Piden blanquear una suma fija de $ 550 a $ 650 dada en 2008 y un aumento de 30%. Las empresas lo condicionan al ajuste en las tarifas. Con guardias mínimas, el paro sigue hasta el jueves.
La situación del servicio eléctrico en Mendoza no deja de ser noticia. Ahora, los empleados del sector nucleados en el Sindicato de Luz y Fuerza empezaron una huelga que se extenderá con matices hasta el jueves, encolumnados en el incumplimiento de un acuerdo salarial de octubre de 2008 que preveía el blanqueo de una suma no remunerativa de entre $ 550 y $ 650, pero fundamentalmente en el pedido de una nueva escala de sueldos.

El grado de acatamiento de la medida, sin concurrencia a los lugares de trabajo, es disímil según las partes. Para Luz y Fuerza, que representa a unos 1.300 empleados, ayer se había logrado una adhesión del 100%, "a excepción de algunas cooperativas del Este". Para las empresas, no superó el 40%.

La pretensión sindical, que comenzó en paritarias a principios de febrero, pasa por un incremento de haberes mínimo de 30% para la totalidad de los empleados del sector. Trasladado al cuadro actual de salarios, significa que un empleado recién ingresado, hoy con un sueldo de $ 2.200, pase a ganar $ 3.000. Y que con 20 años de antigüedad cobre $ 4.500, contra los $ 3.800 actuales.

Con guardias mínimas, los concesionarios reconocían ayer no estar en condiciones de solucionar posibles interrupciones del servicio eléctrico. Una postal del conflicto podía retratarse ayer en las oficina de Edestesa, en San Martín, donde parte del personal jerárquico se dedicó a atender al público.

En la jornada de hoy habrá un ojo puesto en la huelga, que se reducirá a las 3 últimas horas de cada turno, al igual que mañana, y otro en la audiencia conciliatoria que la Subsecretaría de Trabajo convocó a partir de las 12 . El jueves 30 habrá una movilización y asamblea ante las casas centrales de cada distribuidora.

"Dicen que no cuentan con la tarifa para financiarlo, pero no es excusa. Sabemos que en definitiva la decisión del ajuste está y la ecuación les cierra.

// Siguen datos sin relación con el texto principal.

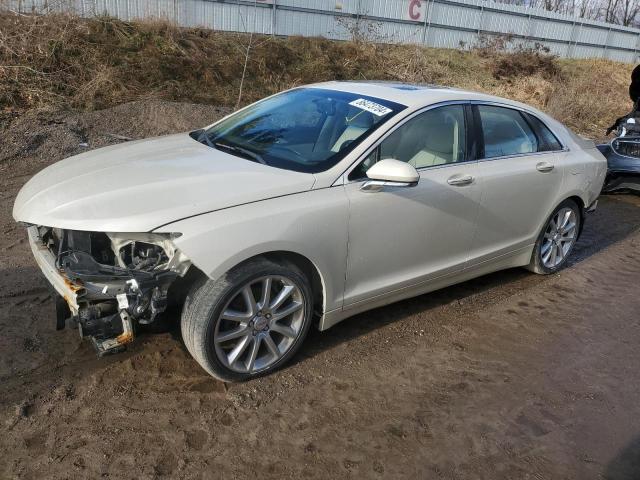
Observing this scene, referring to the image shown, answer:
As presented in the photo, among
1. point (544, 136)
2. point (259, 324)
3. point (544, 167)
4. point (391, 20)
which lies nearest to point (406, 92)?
point (544, 167)

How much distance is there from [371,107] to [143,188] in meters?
1.67

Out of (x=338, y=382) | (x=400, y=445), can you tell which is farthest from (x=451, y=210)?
(x=400, y=445)

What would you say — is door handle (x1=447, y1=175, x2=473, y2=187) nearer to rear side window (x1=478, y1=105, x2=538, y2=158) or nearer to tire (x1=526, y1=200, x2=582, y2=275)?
rear side window (x1=478, y1=105, x2=538, y2=158)

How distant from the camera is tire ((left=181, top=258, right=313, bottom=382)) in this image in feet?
9.94

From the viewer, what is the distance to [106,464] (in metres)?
2.64

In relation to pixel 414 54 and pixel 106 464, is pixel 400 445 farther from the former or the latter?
pixel 414 54

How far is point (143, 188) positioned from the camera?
10.1 feet

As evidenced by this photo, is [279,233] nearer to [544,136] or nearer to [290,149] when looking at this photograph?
[290,149]

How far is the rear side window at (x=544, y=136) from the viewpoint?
483 centimetres

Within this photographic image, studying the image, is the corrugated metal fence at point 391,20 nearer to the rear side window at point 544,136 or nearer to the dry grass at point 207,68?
the dry grass at point 207,68

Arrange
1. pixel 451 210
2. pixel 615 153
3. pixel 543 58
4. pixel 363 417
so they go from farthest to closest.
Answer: pixel 543 58 < pixel 615 153 < pixel 451 210 < pixel 363 417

Tampoco nos van a presionar responsabilizándonos ante los usuarios", señaló el secretario general de Luz y Fuerza, Urbano Otero.

Posiciones

Desde Edemsa, donde se desempeñan 600 trabajadores, acusaron una adhesión, al igual que la Cooperativa Eléctrica de Godoy Cruz, de sólo 35%. Igualmente, se advirtió que "puede llegar a haber demoras si surge algún problema en el servicio".

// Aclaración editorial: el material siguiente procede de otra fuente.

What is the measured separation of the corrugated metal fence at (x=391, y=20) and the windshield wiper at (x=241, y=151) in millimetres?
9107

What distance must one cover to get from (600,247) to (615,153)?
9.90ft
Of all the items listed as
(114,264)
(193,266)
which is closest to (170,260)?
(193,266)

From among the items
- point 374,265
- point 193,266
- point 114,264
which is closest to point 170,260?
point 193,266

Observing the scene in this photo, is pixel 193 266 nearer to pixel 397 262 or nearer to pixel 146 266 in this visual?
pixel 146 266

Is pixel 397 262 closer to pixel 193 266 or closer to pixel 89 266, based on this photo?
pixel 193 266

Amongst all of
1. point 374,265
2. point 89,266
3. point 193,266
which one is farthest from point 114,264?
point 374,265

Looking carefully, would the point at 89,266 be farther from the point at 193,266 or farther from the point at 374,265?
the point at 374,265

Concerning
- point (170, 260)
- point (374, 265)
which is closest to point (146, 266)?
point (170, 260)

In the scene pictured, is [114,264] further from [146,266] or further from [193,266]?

A través de un comunicado, Edestesa advirtió "que por razones ajenas a nuestra voluntad, el servicio podrá verse afectado. Esperamos que los casi 40.000 usuarios directos y 50.000 indirectos abastecidos por las cooperativas sepan disculpar las molestias ocasionadas".

Pese a tener 200 trabajadores plegados a la medida, la empresa descartó un incremento inmediato. Según el gerente, Raúl Stasi, "no se pueden pagar lo que no se cobra; obviamente, el cronograma tarifario acompañará cualquier propuesta".

En cambio, los directivos de la Cooperativa Eléctrica eludieron referirse al conflicto y los números, aunque aseguraron que unos 40 operarios habían faltado ayer. "Hablar sería agravar las cosas", consignó el gerente técnico, Julio Gallego. Sin embargo, y por temor a represalias, la empresa decidió que los encargados de lectura y de cortes no salieran a la calle.